足立区は9回電話するも両親と話をすることができず、足立児相は11回家庭訪問したが2回しか子どもに面会できなかったと説明している。児相が玲空斗ちゃんが生きていることを確認したのは2013年2月が最後で、その後家庭訪問しても子どもの安否を確認できなかったにもかかわらず、放置。ようやく警察に連絡し、警察とともに家庭訪問したのは2014年6月で、玲空斗ちゃんはその1年3月以上前に殺害されており、次女も虐待により衰弱しており命の危険があった。児相が警察と情報共有し、遅くとも親が子供に合わせようとしない時点で、警察とともに家庭訪問していれば、玲空斗ちゃんは殺されずにすんだ。

__取り組む課題__.
1: 次の(a)〜(c)は、足立児相の対応を述べた原文の内容と合っていますか。それぞれ「はい」か「いいえ」で答え、決め手となる原文の言葉を引用してください。
(a) 足立児相は11回家庭訪問し、そのうち2回は子どもに面会できた。
(b) 児相が警察とともに家庭訪問したのは2013年2月である。
(c) 足立区は電話で両親と話をすることができた。
2: 足立児相の対応を論じた原文の最後の文に続けて、次の段落を書き上げてください。

__提供資料__.

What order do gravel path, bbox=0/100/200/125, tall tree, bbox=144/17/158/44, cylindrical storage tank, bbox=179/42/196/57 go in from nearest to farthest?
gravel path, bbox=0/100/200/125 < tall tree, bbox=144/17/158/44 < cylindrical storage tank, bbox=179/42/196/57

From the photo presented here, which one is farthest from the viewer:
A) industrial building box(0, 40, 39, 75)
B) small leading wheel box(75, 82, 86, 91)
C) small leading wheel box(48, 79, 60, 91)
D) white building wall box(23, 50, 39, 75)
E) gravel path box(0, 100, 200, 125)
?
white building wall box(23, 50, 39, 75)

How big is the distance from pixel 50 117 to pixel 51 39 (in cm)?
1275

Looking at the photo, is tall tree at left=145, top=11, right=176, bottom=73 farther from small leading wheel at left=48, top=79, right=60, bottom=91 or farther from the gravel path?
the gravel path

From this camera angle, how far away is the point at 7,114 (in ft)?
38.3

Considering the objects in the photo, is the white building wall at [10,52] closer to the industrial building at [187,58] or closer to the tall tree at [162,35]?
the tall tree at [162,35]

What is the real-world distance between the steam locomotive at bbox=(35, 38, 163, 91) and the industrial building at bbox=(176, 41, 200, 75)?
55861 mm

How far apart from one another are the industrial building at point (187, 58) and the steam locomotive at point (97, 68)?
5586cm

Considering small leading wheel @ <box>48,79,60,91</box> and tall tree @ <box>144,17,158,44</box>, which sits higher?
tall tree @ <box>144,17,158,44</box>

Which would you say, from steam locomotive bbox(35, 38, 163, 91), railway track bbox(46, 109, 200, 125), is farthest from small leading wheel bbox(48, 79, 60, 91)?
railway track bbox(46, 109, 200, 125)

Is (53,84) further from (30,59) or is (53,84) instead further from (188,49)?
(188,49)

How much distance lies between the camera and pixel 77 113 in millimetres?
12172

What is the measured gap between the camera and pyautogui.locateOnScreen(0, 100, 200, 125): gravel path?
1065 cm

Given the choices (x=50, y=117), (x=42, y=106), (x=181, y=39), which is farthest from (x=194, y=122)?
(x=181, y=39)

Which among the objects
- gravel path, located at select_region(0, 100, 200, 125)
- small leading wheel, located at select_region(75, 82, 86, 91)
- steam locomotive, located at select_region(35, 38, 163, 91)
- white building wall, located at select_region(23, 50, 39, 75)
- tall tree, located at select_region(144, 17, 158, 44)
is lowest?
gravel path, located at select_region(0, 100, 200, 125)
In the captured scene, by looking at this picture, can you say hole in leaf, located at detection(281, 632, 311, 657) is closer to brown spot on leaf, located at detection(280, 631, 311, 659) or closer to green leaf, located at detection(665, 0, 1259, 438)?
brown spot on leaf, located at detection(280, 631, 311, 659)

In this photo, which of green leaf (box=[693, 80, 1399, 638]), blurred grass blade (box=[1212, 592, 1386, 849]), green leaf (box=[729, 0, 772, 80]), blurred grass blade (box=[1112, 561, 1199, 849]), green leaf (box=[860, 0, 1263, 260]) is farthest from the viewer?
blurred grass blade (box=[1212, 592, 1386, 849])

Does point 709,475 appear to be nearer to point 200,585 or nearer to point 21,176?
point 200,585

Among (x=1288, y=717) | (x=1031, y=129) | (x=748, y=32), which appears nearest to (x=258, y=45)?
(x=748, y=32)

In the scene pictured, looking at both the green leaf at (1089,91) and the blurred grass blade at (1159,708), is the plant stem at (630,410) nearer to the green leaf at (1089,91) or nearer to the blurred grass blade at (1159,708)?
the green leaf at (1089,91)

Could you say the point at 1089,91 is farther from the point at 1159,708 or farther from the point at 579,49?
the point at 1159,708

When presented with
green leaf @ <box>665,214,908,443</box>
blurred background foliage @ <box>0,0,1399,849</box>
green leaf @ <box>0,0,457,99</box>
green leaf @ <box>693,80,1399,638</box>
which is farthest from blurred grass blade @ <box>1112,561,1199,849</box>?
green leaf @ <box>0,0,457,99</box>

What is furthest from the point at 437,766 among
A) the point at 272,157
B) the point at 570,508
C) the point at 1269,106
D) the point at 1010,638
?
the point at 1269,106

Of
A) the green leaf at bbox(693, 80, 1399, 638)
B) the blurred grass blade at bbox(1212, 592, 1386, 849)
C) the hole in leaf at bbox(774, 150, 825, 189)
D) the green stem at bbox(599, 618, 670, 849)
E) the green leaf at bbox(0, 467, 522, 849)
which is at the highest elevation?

* * *

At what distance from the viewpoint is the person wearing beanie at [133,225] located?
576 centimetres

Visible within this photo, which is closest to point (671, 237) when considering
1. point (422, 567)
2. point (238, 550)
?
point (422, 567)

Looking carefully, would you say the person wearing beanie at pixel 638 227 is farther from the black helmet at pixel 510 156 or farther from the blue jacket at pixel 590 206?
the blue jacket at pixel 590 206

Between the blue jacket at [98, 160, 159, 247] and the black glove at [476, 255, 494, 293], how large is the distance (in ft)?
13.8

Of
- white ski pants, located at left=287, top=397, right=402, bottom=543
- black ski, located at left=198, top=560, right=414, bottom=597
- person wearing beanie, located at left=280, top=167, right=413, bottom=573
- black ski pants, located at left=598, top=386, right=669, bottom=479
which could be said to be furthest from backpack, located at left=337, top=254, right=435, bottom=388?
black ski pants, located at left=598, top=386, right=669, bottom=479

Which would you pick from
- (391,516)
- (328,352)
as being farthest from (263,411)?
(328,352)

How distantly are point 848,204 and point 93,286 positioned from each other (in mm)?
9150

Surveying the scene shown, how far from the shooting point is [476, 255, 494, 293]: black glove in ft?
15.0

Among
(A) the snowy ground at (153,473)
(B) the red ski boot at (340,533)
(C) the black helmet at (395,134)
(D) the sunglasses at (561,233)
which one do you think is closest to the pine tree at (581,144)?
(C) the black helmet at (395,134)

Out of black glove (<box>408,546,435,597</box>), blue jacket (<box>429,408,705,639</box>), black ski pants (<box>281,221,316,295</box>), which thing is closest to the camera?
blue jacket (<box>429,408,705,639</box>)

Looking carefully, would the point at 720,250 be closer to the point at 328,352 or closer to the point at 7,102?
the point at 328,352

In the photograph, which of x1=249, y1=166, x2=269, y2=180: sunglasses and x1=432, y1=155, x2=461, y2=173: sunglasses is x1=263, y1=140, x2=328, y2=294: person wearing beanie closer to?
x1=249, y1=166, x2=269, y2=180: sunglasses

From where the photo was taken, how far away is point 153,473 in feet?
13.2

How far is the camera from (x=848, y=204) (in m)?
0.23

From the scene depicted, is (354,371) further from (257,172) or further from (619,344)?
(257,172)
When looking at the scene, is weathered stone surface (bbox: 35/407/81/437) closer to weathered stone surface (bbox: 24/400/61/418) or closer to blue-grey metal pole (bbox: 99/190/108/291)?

__課題ごとの解答__.
1:
(a) はい。「足立児相は11回家庭訪問したが2回しか子どもに面会できなかった」
(b) いいえ。「警察とともに家庭訪問したのは2014年6月で」
(c) いいえ。「足立区は9回電話するも両親と話をすることができず」

2:
[東京都葛飾区愛羅虐待死事件]
 2014年1月、東京都葛飾区で、当時2歳の愛羅ちゃんが父親に継続的に虐待を受け、殴り殺された事件。児相は愛羅ちゃんの家庭について「見守り中」であったが、警察に情報提供していなかった。住民から「子どもの泣き叫ぶ声がする。虐待ではないか」と110番通報があり、警察官が駆け付けたが、親から「夫婦喧嘩だ」と言われ、虐待を受けていたことを見抜くことができず帰ってしまった。その5日後に愛羅ちゃんは虐待死させられた。遺体には40か所ものあざがあった。
 児童相談所から警察に情報提供されていれば、駆け付けた警察官が、「夫婦喧嘩だ」という親の言葉をうのみにすることなく、子どもの衣服をめくるなどして子どもの体を調べ、体に多数のあざがあることを発見できれば、愛羅ちゃんは殺されずにすんだ。